Our driver turned out to be Houssein, the exceedingly pleasant friendly brother of the man who runs the hotel.  For the first 45 minutes of our 2.5 hour drive he took it upon himself to teach us a bit of Arabic.  Then he turned on the tunes: mostly what sounded like American hip-hop remixed with an Arabic flare.  The best moment of the ride was when he pulled off on the side of the road at one of the hundreds of little ramshackle shops that dot the side of the Desert Highway.  He returned with a lit cigarette in his mouth and three little plastic cups of steaming hot tea with bits of sage floating in them.  Houssein finished his smoke and we drove off at 120 km/hr with the Yin-Yang Twins blaring.

At this point it was 9:00 at night, and Casey and I were both hungry and tired.  We declined his offers of dinner, but asked him to stop somewhere we might pick up some fruit to snack on instead.  He stopped at a little vegetable shop, where I selected some apples, oranges, and a pomegranite.  I placed the pomegranite on the scale, and about 15 seconds of Arabic was exchanged to my right.  I looked at Houssein for an explanation: “He says it is free, and welcome to Jordan!”  “Shukran!!  I have to learn a more complete way to say “thank you”.

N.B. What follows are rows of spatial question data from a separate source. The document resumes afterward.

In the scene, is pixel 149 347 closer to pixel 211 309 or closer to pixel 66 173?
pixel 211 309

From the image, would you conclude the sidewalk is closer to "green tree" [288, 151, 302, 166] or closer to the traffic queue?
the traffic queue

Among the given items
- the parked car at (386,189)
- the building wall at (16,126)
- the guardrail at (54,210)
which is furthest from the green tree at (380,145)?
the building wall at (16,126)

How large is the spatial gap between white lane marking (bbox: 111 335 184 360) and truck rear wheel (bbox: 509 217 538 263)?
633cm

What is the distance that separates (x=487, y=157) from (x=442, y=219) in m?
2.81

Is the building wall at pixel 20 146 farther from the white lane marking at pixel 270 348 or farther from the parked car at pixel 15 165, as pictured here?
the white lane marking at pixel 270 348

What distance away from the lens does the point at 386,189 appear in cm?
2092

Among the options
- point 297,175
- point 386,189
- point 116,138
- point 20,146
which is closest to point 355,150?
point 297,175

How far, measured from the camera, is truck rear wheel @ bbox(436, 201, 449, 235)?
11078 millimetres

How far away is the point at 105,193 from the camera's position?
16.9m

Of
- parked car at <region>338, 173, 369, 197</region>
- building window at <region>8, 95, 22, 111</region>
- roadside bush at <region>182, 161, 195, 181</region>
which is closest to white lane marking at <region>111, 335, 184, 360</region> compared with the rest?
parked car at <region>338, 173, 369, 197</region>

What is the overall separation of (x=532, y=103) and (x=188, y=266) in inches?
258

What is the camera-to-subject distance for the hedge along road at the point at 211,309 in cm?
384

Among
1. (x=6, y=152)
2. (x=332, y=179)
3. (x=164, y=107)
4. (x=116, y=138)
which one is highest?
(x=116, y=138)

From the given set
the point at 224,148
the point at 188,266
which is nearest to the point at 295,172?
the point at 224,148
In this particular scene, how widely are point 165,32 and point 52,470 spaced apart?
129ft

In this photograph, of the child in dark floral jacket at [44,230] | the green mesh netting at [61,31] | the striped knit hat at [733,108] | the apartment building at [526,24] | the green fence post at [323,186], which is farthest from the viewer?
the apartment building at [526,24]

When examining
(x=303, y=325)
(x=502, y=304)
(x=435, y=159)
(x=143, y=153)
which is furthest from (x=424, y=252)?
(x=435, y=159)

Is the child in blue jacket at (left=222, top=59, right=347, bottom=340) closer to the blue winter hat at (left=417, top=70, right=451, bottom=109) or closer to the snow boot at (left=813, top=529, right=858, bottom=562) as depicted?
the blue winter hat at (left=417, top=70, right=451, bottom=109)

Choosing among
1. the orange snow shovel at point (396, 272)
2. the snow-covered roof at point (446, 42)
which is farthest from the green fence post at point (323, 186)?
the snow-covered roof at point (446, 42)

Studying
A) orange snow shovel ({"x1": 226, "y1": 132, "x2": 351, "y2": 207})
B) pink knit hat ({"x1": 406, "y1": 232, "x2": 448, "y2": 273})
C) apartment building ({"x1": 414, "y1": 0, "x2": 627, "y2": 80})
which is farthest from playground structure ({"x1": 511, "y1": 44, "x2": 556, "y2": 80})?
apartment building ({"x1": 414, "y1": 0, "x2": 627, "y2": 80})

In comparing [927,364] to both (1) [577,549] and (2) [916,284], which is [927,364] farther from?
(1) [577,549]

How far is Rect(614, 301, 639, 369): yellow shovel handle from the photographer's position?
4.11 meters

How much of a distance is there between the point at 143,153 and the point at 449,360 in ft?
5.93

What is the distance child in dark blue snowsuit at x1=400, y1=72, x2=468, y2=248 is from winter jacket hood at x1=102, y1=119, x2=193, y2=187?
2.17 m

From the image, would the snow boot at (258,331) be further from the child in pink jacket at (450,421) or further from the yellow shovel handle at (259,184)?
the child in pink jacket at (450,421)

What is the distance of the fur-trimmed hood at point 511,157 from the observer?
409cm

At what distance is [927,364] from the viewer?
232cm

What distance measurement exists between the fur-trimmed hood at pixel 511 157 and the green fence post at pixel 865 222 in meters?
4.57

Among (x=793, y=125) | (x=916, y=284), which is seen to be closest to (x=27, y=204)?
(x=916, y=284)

So, why is the jury still out?  Jordan looks really rough, at least from the window of a cab on the highway.  It feels like a place that has first world infrastructure built over a third world country.  The highway is excellent, the filling stations look immaculate, and the police are everywhere.  Yet the houses and shops on the side of the road look almost bombed out.  Time for me to read a bit more 20th century history and find out why things feel the way they do.